The men were terrible, in the bloody-minded anger with which they looked from windows, caught up what arms they had, and came pouring down into the streets; but, the women were a sight to chill the boldest. From such household occupations as their bare poverty yielded, from their children, from their aged and their sick crouching on the bare ground famished and naked, they ran out with streaming hair, urging one another, and themselves, to madness with the wildest cries and actions. Villain Foulon taken, my sister! Old Foulon taken, my mother! Miscreant Foulon taken, my daughter! Then, a score of others ran into the midst of these, beating their breasts, tearing their hair, and screaming, Foulon alive! Foulon who told the starving people they might eat grass! Foulon who told my old father that he might eat grass, when I had no bread to give him! Foulon who told my baby it might suck grass, when these breasts were dry with want! O mother of God, this Foulon! O Heaven our suffering! Hear me, my dead baby and my withered father: I swear on my knees, on these stones, to avenge you on Foulon! Husbands, and brothers, and young men, Give us the blood of Foulon, Give us the head of Foulon, Give us the heart of Foulon, Give us the body and soul of Foulon, Rend Foulon to pieces, and dig him into the ground, that grass may grow from him! With these cries, numbers of the women, lashed into blind frenzy, whirled about, striking and tearing at their own friends until they dropped into a passionate swoon, and were only saved by the men belonging to them from being trampled under foot."


This is terrifically theatrical writing - reminds me of parts of Barnaby Rudge


message 364: by Bionic Jean (new)

Bionic Jean (bionicjean) | 58 comments This too, which I'll put under a spoiler (view spoiler)

Incredibly passionate writing. And this illustration by Fred Barnard is so powerful, I think:



Yet we haven't even got to any mention of (view spoiler)!

When I reflect, I think this book is too short, but he certainly cranks up the tension within it. I'm not sure what it is about much of the writing which seems so compressed and convoluted.


message 365: by Bionic Jean (new)

Bionic Jean (bionicjean) | 58 comments I think this is possibly the first time where I think some other illustrators have done the story and characters as much (or more, in some cases) justice as Phiz - at least for the very dramatic parts - whilst still incorporating that ghoulish and grotesque humour. Look at this by Harry Furniss, of the same scene:



And how about Mme Defarge - or perhaps her friend "The Vengeance" - here, by Sol Eytinge Jr:




message 366: by Bionic Jean (new)

Bionic Jean (bionicjean) | 58 comments Dickens is making my hair stand on end at the beginning of book 3:

"Above all, one hideous figure grew as familiar as if it had been before the general gaze from the foundations of the world—the figure of the sharp female called La Guillotine.

It was the popular theme for jests; it was the best cure for headache, it infallibly prevented the hair from turning grey, it imparted a peculiar delicacy to the complexion, it was the National Razor which shaved close: who kissed La Guillotine, looked through the little window and sneezed into the sack. It was the sign of the regeneration of the human race. It superseded the Cross. Models of it were worn on breasts from which the Cross was discarded, and it was bowed down to and believed in where the Cross was denied.

### How to complete this task
Name every illustrator mentioned in the discussion thread. The material after this point comes from a separate source and is unrelated to the discussion thread.

### Data
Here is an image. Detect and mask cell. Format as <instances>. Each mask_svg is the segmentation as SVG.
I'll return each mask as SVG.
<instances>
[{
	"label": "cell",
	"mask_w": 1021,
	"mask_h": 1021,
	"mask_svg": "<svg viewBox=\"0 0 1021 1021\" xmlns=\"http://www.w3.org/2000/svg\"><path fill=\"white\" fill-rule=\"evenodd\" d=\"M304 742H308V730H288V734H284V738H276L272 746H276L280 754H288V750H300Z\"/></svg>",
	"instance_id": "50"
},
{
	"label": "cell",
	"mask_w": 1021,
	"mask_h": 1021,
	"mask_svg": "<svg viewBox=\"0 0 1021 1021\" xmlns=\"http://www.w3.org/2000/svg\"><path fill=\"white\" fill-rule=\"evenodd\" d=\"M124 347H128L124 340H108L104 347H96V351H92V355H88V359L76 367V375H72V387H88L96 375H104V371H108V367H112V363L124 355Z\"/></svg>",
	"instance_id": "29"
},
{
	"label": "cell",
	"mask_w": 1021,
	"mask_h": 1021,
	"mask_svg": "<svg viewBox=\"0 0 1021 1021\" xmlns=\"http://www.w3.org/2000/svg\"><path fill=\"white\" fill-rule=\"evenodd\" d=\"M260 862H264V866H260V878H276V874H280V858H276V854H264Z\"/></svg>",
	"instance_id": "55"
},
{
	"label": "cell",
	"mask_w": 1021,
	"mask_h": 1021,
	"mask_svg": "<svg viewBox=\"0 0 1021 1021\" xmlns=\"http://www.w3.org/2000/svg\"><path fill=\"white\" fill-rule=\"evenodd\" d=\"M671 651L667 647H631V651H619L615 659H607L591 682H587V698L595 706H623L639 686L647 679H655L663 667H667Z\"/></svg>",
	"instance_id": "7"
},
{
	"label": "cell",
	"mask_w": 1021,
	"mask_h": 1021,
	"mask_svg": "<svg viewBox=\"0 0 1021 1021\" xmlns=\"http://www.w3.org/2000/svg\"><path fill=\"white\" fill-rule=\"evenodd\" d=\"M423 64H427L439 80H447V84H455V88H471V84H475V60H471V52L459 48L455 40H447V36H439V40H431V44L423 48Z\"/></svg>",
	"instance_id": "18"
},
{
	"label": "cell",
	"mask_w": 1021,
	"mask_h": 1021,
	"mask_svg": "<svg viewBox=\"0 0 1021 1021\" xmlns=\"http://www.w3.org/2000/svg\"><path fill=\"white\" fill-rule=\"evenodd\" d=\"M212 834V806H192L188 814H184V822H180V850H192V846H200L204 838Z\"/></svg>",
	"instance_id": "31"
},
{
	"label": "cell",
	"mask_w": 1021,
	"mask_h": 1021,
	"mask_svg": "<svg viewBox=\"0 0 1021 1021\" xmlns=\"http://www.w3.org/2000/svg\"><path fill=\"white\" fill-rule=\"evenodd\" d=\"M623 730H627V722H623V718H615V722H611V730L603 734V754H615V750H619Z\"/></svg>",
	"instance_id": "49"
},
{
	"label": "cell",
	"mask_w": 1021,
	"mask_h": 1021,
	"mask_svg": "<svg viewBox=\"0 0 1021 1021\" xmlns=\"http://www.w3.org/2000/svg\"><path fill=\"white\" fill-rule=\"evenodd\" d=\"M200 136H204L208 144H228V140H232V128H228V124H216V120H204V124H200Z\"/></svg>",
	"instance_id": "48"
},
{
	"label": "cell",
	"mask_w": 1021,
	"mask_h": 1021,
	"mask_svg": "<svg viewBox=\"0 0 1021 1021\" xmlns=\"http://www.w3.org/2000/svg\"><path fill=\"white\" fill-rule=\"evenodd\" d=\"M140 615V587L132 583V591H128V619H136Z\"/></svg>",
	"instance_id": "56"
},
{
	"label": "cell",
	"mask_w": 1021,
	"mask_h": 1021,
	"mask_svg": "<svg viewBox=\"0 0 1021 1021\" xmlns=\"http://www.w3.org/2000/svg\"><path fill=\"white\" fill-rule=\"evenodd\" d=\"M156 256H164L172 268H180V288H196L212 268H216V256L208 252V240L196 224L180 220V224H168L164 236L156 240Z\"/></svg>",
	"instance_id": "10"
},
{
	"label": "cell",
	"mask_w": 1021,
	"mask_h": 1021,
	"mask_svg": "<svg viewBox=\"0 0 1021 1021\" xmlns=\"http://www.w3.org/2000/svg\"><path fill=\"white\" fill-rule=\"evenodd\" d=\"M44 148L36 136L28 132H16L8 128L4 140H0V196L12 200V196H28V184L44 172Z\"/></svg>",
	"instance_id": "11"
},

### Response to this exercise
Fred Barnard, Phiz, Harry Furniss, Sol Eytinge Jr.